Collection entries
..........

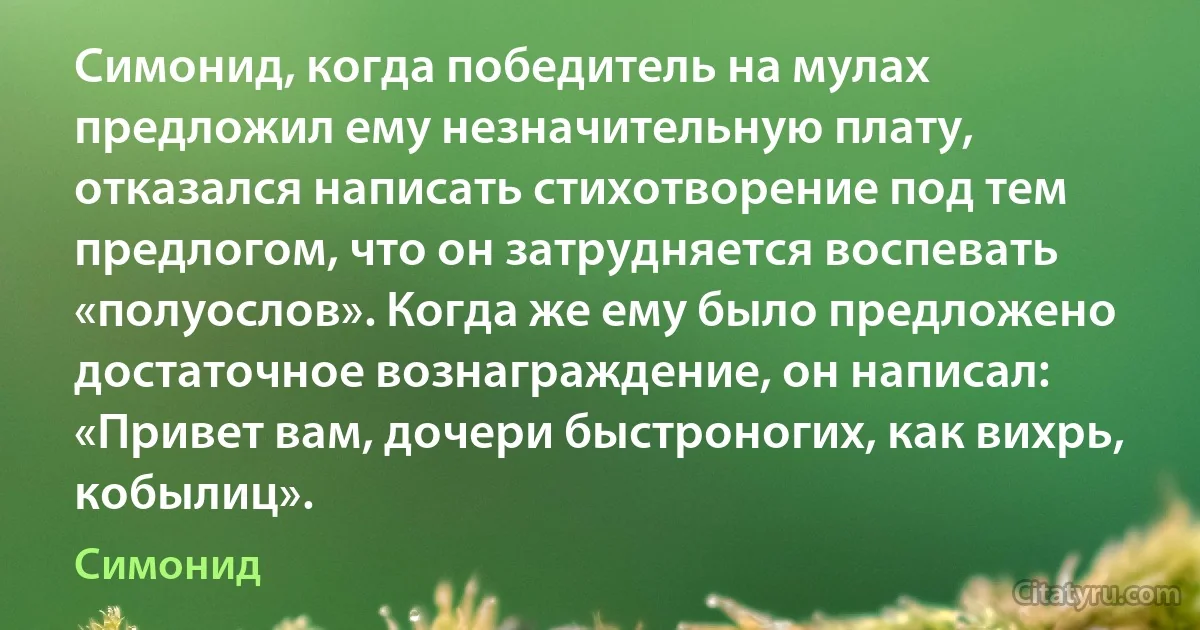 Симонид, когда победитель на мулах предложил ему незначительную плату, отказался написать стихотворение под тем предлогом, что он затрудняется воспевать «полуослов». Когда же ему было предложено достаточное вознаграждение, он написал: «Привет вам, дочери быстроногих, как вихрь, кобылиц». (Симонид)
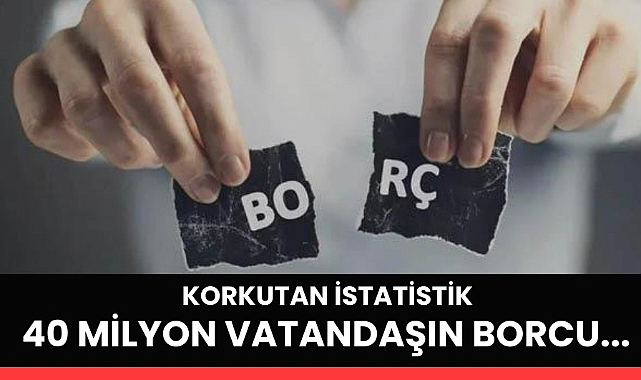 Korkutan istatistik 40 milyon vatandaşın borcu 3 trilyon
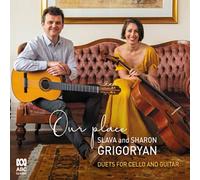 Slava And Sharon Grigoryan - Our Place - Duets For Cello & Guitar
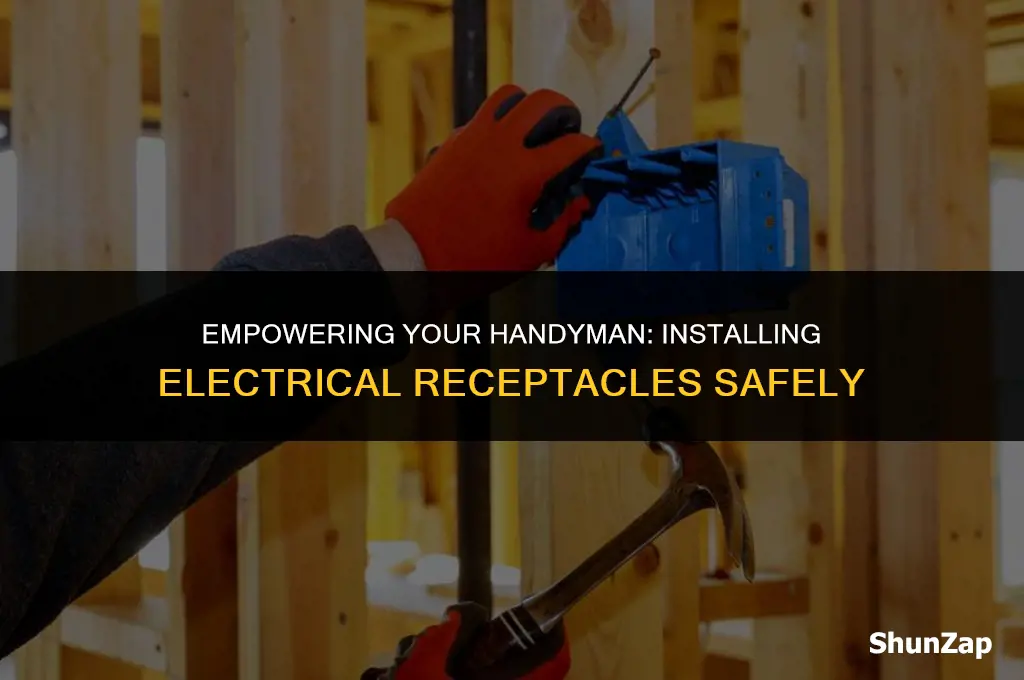 can a handyman install electrical receptacle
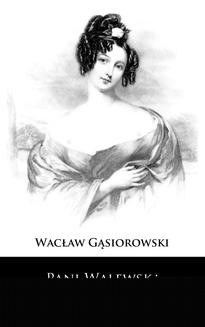Chomikuj, ebook online Pani Walewska. Wacław Gąsiorowski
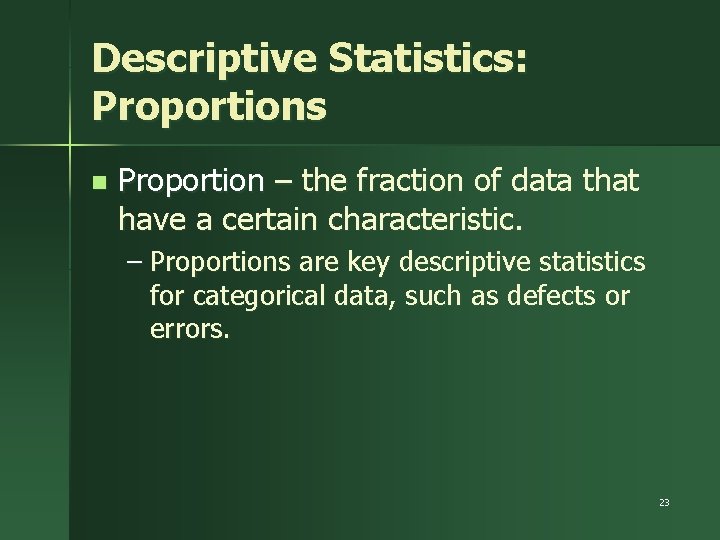 Descriptive Statistics: Proportions n Proportion – the fraction of data that have a certain
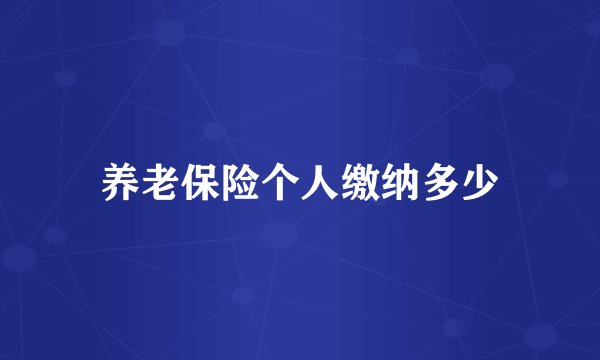 养老保险个人缴纳多少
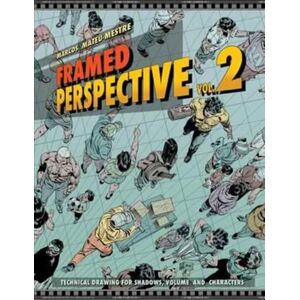 Design Studio Press Framed Perspective Vol. 2 : Technical Drawing For Shadows, Volume, And Characters Design Studio Press Framed Perspective Vol. 2 : Technical Drawing For Shadows, Volume, And Characters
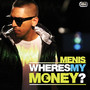 Where's My Money (Explicit)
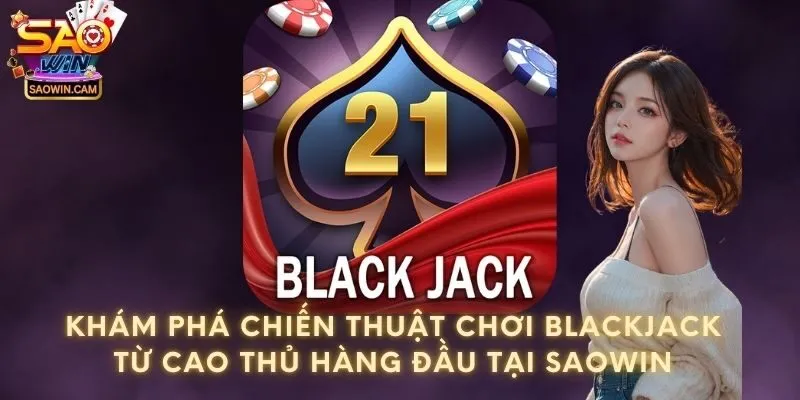 Khám phá chiến thuật chơi Blackjack từ cao thủ hàng đầu tại Saowin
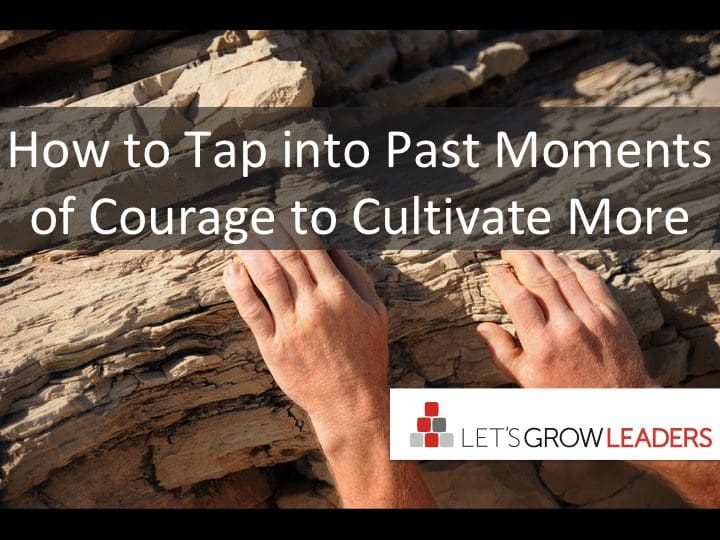 How to Tap into Past Moments of Courage to Cultivate More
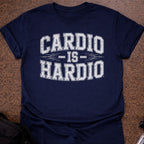 Cardio Is Hardio T-shirt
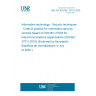 UNE EN ISO/IEC 27011:2020 Information technology - Security techniques - Code of practice for Information security controls based on ISO/IEC 27002 for telecommunications organizations (ISO/IEC 27011:2016) (Endorsed by Asociación Española de Normalización in July of 2020.)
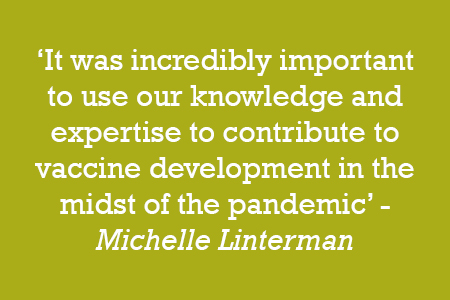 It was incredibly important to use our knowledge and expertise to contribute to vaccine development in the midst of the pandemic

..........

» **Work to be completed**: Find the line with "Where's My Money (Explicit)". Return it and each line after it through the end of the data, exactly, without pictures.

» **Exercise answer**:
 Where's My Money (Explicit)
 Khám phá chiến thuật chơi Blackjack từ cao thủ hàng đầu tại Saowin
 How to Tap into Past Moments of Courage to Cultivate More
 Cardio Is Hardio T-shirt
 UNE EN ISO/IEC 27011:2020 Information technology - Security techniques - Code of practice for Information security controls based on ISO/IEC 27002 for telecommunications organizations (ISO/IEC 27011:2016) (Endorsed by Asociación Española de Normalización in July of 2020.)
 It was incredibly important to use our knowledge and expertise to contribute to vaccine development in the midst of the pandemic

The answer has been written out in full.